Mytilineos stressed the need for energy self-sufficiency for heavy industries such as METLEN

The sustainability of metallurgy and the strategic importance of metals for ReAerm Europe were the focus, among others, of METLEN President and CEO Evangelos Mytilineos at the Global Metals, Mining and Steel Conference 2025, organized by BofA Securities.

Mytilineos pointed out Europe’s unfavorable position in global metal and aluminum production, with many factories having closed due to high energy costs, 3 to 5 times higher than in the USA and China, he explained. At the same time, he stressed that the EU’s rearmament strategy is not accompanied by policies that support the sustainability of metallurgy, as any funding is now directed elsewhere.

Mytilineos, who participated in a panel on “Metals post tariffs: Business implications of a new regionalism”, together with Bold Baatar, Chief Commercial Officer of Rio Tinto, stressed the need for energy self-sufficiency for heavy industries such as METLEN, stating that the company’s strategy (energy & metals) includes a “shop-in-shop” model, with in-house energy production and management. This, as he noted, is the only way to maintain activity in conditions of intense instability.

The panel took place three months after the major agreement signed between the two companies, which is among Metlen’s growth drivers for profitability of 2 billion euros in the coming years, while also paving the way for Europe to become independent from China, with regard to gallium.

Metal recovery initiatives

In the context of planned investments in circular metallurgy, Mytilineos referred to the successful initiatives to recover metals from waste, which are now operating successfully on a pilot basis.

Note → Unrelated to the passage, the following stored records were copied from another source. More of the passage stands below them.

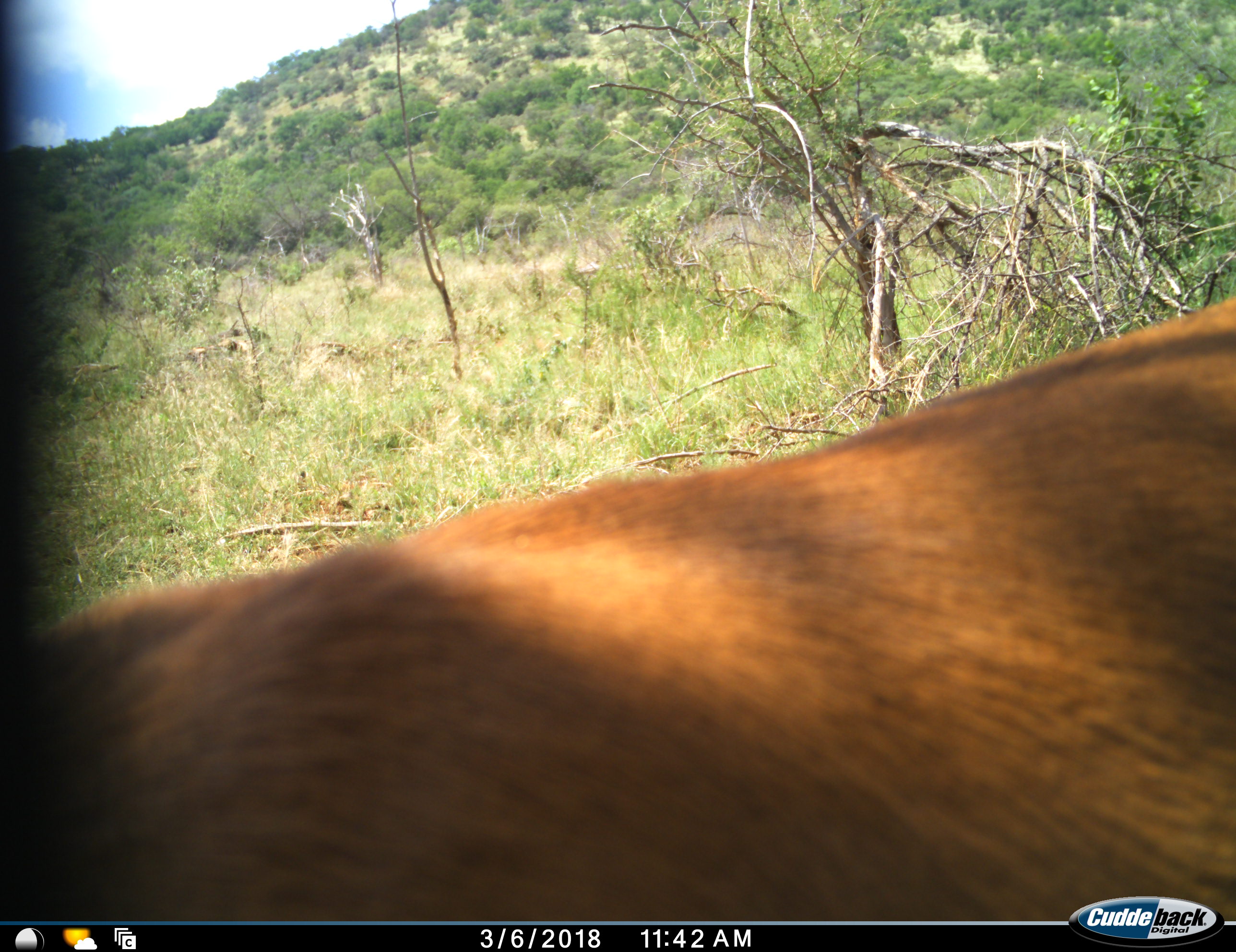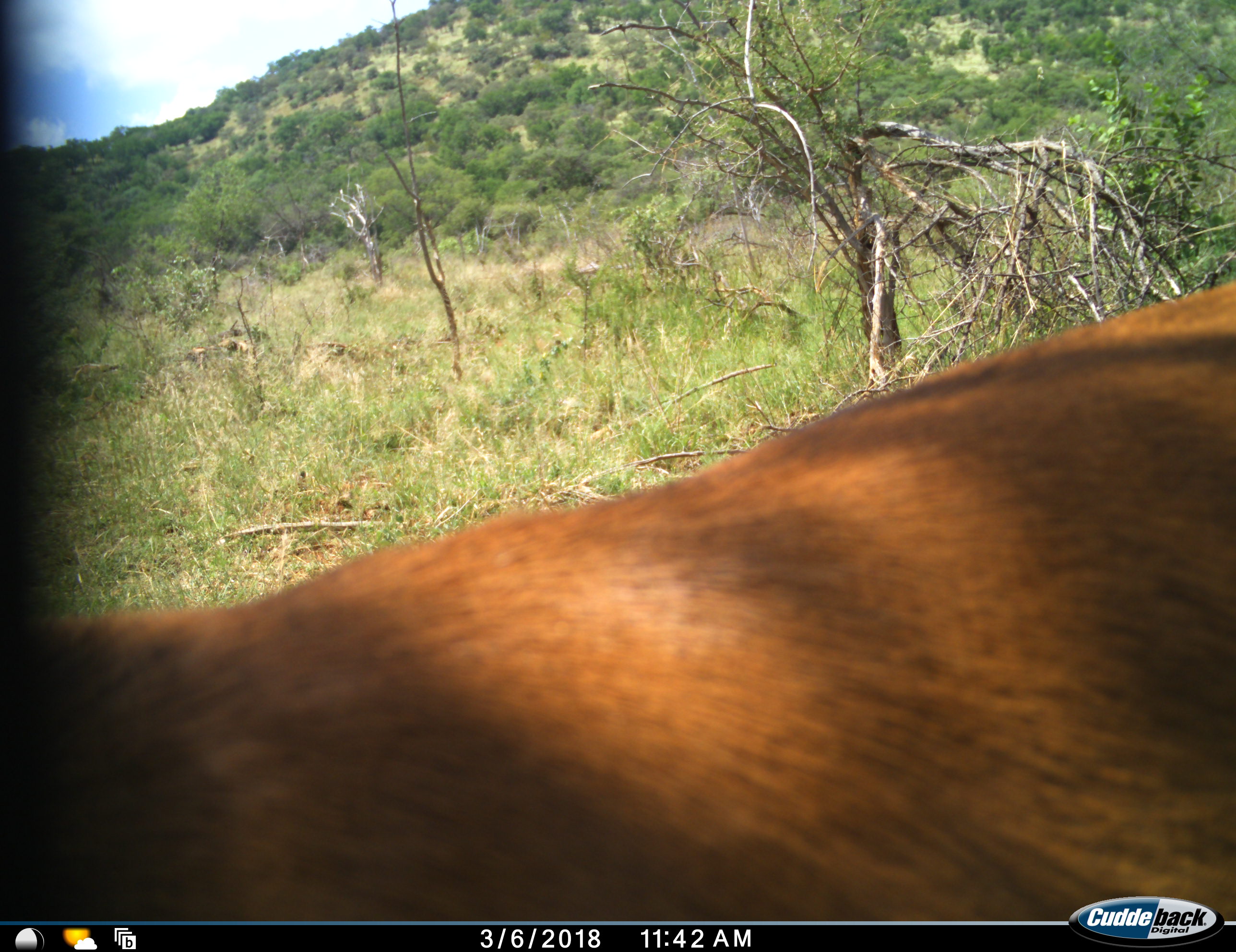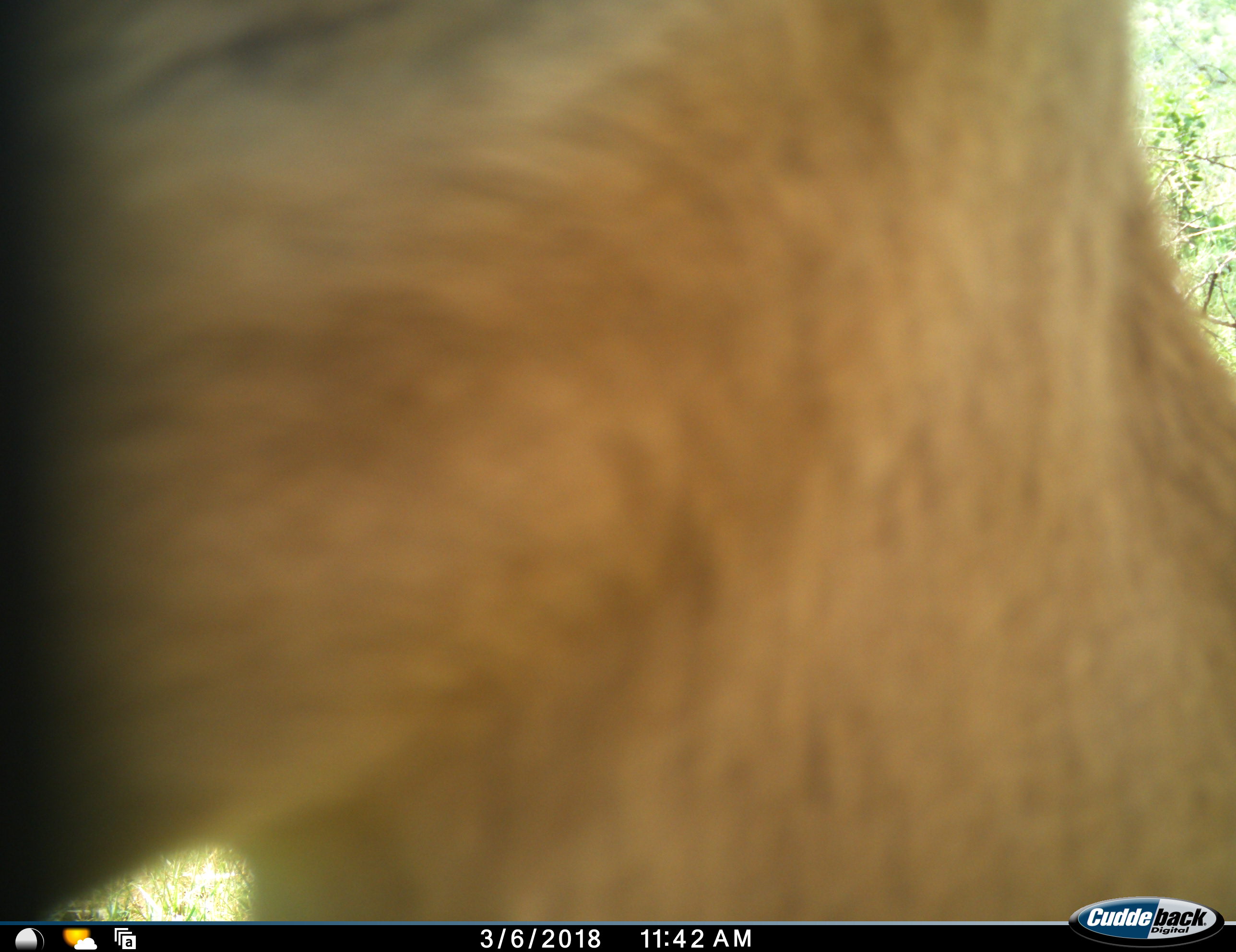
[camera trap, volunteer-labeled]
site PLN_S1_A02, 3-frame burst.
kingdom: Animalia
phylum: Chordata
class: Mammalia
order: Artiodactyla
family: Bovidae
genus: Aepyceros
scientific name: Aepyceros melampus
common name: impala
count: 1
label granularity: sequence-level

Commenting on the prospects for strategic metals such as gallium, he highlighted the difficulties that have historically prevented investments, due to China’s monopoly on production and price setting, noting, however, that METLEN was the one who dared to undertake the production of this crucial metal for semiconductors and defense applications.

Finally, he referred to the collaboration with Rio Tinto, saying that the recent decision to invest 300 million euros in the facilities in Agios Nikolaos was a natural continuation of a long-standing and profitable relationship between the two companies.

“The less globalized we are, the more regionalized we are,” he said, explaining that the new landscape in the energy and metals markets creates new, complex data that require flexibility, resilience and strategic planning. In this context, during his presentation, Mytilineos emphasized that tariffs operate as lose-lose policies, creating distortions and burdening international value chains. Although METLEN does not export directly to the US, the US market affects demand in Europe.

Global Metals, Mining and Steel Conference is one of the most important conferences in the metals sector, with a long history of over 40 years. All the major companies in the world are participating at CEO level – approximately 70 companies attended this year. The conference opened with presentations from Glencore, Anglo America, Rio Tinto, BHP, etc.

The first panel of the conference began with Metlen and Rio Tinto which, like the presentations from the majors in the industry, was coordinated by the BofA analyst covering METLEN, Jason Fairclough.